As for the wicker baskets connection, there are numerous academic articles citing belief in the ancient celts using wicker baskets for individual sacrifice. In any case the practice of Wicker Man sacrifices was known since the publication of Sir James Frazer’s The Golden Bough in 1914, and the practical advantages of using baskets rather than giant wicker men should not be underestimated in television production. Correlation should not imply causation.

I shan’t bother to comment on the Union reason Prof. Jenkins puts forward as to the reason Calliou rater than Kneale is credited on this episode. Dr. Derek Johnston has already commented on the matter and Prof. Jenkins has accepted it.

Finally, one has only to listen to the dialogue in Hay-Fork and Bill-Hook to understand it doesn’t have the style or, dare I say, the quality of a Kneale script. No where can be found the detailed minutiae or stichomythic duologues that populate much of his work. And he’s never going to call a place “Dark Woods.”

If this was a piece written by some blogger, I wouldn’t bother but Prof. Jenkins is an academic and I am deeply concerned others may read it and give this baseless and irresponsible theory credence. As Toby Hadoke said to me: “I’ve gone through all of Kneale’s papers and there’s nothing referring to this at all.
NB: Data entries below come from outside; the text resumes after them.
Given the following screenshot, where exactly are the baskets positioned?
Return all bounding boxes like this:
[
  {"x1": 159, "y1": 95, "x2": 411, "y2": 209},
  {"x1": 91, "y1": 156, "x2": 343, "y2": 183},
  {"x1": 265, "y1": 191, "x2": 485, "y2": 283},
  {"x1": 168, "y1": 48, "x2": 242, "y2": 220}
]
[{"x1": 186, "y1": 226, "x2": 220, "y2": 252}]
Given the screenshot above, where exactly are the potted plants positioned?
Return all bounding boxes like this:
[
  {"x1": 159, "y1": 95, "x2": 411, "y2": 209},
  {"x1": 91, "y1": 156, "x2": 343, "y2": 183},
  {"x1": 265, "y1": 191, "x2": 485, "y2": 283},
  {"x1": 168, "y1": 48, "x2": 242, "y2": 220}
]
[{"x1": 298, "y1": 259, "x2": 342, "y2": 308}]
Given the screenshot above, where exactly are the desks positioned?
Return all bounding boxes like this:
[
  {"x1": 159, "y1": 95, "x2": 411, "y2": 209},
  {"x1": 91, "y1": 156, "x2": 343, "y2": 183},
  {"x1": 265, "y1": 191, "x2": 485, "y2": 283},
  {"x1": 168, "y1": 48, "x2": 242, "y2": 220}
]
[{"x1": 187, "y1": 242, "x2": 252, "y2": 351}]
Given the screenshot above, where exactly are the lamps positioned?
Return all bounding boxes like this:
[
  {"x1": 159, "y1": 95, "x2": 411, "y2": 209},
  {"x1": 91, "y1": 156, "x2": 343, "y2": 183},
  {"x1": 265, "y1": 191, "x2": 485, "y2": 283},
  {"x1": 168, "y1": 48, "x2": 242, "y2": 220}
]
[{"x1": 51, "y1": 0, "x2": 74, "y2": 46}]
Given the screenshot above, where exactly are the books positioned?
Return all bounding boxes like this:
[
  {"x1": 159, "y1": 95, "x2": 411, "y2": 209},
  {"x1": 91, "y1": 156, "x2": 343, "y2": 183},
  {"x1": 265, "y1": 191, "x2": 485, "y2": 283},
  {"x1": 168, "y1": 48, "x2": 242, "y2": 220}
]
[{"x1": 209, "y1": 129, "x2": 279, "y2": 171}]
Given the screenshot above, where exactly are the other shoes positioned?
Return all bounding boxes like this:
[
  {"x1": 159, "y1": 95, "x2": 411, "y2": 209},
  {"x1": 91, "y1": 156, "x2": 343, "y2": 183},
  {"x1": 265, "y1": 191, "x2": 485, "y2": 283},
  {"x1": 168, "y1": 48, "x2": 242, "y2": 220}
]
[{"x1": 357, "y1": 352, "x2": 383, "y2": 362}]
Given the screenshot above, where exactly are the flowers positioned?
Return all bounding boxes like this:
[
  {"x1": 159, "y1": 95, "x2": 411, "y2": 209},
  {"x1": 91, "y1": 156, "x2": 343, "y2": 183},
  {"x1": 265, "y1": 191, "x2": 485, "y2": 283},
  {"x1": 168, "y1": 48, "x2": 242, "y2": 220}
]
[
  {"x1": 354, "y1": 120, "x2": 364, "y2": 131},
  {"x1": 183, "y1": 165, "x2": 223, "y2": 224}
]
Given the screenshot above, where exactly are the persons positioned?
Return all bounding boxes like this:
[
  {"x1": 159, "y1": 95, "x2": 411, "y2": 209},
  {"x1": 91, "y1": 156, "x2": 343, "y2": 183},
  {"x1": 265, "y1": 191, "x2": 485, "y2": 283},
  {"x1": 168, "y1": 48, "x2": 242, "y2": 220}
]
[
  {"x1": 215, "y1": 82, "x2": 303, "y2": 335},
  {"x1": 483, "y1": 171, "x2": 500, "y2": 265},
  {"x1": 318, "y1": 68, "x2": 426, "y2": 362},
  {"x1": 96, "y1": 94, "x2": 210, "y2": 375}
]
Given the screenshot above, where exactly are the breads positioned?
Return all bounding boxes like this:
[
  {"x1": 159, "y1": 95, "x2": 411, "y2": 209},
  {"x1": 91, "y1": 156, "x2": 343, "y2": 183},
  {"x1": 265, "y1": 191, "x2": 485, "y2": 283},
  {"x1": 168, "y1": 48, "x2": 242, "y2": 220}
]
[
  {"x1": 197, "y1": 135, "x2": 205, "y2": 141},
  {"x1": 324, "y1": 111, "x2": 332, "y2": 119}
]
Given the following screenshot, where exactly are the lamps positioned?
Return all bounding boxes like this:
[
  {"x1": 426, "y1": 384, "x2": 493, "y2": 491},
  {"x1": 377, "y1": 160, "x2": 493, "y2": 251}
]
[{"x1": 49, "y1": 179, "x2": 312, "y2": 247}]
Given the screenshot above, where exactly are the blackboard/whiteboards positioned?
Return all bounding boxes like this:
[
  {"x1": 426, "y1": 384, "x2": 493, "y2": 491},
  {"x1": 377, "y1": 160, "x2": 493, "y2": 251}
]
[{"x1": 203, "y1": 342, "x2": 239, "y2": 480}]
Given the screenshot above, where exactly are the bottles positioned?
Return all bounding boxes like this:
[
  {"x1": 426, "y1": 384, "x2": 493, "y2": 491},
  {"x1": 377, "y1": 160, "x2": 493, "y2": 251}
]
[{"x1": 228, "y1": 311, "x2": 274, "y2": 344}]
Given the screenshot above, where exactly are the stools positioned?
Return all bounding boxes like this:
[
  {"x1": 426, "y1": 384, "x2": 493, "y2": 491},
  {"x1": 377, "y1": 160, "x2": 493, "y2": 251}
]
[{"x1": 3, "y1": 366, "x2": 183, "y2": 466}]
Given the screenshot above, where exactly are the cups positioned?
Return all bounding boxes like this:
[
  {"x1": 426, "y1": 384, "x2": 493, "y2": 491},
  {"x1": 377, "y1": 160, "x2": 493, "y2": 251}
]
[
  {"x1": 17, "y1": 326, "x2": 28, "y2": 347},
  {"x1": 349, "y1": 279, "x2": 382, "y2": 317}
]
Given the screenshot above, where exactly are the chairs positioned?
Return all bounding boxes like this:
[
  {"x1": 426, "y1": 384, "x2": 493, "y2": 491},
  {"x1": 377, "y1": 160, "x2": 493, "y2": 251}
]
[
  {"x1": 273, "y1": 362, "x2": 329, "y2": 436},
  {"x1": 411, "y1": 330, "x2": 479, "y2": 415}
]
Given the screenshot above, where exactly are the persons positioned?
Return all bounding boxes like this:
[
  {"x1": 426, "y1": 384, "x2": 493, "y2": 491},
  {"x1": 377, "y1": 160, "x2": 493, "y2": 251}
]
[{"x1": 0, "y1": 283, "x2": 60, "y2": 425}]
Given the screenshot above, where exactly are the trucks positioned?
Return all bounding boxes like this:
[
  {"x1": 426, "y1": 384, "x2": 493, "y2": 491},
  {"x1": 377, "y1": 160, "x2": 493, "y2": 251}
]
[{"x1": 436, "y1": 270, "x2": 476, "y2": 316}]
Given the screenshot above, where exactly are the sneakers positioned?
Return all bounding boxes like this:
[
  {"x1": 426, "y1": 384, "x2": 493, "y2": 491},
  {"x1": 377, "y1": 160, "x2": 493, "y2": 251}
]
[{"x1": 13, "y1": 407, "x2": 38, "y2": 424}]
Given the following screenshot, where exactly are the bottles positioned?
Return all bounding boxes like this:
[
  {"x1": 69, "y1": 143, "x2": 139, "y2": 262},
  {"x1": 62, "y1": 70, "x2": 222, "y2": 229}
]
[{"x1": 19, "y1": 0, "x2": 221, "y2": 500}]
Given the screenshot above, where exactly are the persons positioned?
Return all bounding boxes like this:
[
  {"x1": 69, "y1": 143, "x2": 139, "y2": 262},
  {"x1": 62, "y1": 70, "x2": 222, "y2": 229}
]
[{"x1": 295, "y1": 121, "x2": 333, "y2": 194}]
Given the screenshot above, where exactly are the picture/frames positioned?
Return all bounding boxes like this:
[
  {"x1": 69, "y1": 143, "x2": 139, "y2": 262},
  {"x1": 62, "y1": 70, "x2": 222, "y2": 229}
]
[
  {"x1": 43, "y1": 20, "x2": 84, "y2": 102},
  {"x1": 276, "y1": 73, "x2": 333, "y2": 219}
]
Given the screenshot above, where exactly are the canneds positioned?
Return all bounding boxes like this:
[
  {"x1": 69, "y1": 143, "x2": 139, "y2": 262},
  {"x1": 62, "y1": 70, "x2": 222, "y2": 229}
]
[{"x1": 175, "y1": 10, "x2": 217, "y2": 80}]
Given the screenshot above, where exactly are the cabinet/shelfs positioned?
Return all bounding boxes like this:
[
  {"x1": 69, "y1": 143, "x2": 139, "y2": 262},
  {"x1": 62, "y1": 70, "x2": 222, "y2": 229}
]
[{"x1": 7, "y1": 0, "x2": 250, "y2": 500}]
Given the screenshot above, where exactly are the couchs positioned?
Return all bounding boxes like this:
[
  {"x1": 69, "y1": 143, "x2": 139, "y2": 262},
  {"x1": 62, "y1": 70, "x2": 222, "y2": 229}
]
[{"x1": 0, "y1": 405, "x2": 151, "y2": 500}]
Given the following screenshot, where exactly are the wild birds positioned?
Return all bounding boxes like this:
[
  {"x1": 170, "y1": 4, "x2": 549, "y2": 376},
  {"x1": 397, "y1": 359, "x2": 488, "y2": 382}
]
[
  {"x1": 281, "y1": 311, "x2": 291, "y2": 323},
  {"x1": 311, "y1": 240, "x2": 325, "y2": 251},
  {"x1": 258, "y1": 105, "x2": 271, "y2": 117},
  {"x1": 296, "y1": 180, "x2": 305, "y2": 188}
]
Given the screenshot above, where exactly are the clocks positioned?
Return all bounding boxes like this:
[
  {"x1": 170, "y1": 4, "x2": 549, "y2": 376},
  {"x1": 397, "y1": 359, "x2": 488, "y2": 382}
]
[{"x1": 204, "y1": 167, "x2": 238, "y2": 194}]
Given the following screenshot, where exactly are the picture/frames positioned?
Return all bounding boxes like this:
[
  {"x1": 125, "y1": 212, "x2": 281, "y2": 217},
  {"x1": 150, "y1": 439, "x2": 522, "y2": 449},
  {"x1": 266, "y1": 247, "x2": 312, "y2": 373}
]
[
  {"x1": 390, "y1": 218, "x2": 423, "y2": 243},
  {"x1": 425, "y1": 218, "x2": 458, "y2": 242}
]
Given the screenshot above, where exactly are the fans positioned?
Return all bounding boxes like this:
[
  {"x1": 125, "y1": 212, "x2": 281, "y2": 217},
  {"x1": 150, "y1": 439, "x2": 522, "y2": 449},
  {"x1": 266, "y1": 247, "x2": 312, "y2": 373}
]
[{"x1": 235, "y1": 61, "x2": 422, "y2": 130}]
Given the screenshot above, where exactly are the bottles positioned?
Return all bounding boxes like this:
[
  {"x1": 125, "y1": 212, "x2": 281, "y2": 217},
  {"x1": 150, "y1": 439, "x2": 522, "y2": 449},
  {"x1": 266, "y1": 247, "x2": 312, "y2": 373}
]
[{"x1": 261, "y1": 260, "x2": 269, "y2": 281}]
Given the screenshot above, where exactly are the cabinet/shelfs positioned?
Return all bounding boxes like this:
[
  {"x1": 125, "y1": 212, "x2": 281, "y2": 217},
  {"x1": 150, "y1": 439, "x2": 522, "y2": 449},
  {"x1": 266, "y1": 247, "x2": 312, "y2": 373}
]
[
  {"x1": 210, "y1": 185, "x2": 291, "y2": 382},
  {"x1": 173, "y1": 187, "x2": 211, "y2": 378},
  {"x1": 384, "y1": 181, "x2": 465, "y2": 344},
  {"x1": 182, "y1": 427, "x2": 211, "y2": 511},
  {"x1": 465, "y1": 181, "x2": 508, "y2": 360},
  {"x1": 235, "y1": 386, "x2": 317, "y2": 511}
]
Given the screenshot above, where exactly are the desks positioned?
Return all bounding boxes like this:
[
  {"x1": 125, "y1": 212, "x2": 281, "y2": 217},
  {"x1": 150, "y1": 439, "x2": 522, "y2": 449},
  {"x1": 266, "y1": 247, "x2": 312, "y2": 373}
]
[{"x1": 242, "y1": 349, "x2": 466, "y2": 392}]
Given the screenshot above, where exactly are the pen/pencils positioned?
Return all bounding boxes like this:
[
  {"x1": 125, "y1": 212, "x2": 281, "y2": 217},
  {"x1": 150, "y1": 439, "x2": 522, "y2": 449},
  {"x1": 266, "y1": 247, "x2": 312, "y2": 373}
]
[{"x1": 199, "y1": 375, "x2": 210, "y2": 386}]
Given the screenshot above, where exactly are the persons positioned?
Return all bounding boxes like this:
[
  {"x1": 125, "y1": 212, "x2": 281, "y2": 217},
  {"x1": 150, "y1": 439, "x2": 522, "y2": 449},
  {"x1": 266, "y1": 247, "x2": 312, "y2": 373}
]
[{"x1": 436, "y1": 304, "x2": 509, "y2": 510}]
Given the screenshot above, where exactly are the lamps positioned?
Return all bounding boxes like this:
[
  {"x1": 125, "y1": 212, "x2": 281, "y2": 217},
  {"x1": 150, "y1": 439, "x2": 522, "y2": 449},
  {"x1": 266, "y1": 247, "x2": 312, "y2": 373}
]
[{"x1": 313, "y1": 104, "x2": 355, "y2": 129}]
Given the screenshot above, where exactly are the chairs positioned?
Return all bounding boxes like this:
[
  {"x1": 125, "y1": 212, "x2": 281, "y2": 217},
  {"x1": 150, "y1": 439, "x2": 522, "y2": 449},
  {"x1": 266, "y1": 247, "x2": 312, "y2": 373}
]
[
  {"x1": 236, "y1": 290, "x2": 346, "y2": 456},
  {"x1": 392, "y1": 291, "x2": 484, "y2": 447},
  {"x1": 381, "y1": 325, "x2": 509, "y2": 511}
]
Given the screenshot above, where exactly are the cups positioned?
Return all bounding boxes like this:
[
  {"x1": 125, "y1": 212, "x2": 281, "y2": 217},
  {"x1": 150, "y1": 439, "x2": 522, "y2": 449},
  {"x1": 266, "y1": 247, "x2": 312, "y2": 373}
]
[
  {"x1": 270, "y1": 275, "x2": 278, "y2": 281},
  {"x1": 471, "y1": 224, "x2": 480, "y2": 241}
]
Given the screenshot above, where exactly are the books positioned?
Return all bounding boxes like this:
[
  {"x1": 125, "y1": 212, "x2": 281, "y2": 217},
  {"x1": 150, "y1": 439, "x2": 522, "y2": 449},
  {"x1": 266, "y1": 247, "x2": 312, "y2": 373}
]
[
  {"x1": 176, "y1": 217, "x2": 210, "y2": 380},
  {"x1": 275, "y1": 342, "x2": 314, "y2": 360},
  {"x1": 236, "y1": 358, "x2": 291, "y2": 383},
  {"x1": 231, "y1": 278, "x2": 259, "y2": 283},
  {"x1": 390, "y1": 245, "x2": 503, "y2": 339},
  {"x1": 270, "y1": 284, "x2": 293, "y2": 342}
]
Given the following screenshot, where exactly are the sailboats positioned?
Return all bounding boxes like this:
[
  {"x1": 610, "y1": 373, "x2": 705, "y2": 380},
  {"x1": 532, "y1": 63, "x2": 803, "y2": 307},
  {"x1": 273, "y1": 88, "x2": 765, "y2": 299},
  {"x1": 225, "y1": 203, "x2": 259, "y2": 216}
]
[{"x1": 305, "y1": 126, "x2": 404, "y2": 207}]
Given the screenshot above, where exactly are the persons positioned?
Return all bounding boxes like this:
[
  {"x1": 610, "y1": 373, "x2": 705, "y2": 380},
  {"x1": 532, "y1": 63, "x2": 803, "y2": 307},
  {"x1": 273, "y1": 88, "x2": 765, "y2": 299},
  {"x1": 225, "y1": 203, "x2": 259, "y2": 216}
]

That’d be a port of call I’d make before engaging in spurious speculation of this article’s kind.”

I cannot prove Nigel Kneale didn’t write Hay-Fork and Bill-Hook any more than I can prove God doesn’t exist or people don’t turn bright blue the instant I can no longer see them, but that shouldn’t be how this works and I am frankly appalled that an academic is certain Nigel Kneale wrote this without any actual evidence to back them up. For what it’s worth I am certain he didn’t. I shall leave it to others to make up their own minds.


Jon Dear is a writer on British television and film. His work has appeared in Radio Times, Curious British Television, Best of British, Fantastic Films and Fortean Times. He has written extensively for the British Film Institute’s Blu Ray Range and appeared on commentaries for Nineteen Eighty-Four, Whistle and I’ll Come To You, A Warning to the Curious, The Ash Tree and The Signalman. He helped programme the 2022 Nigel Kneale Centenary Celebration and in 2023 produced a full cast live reading of The Quatermass Experiment for its 70th anniversary. Jon is currently writing a book on the BBC Ghost Stories for Christmas series.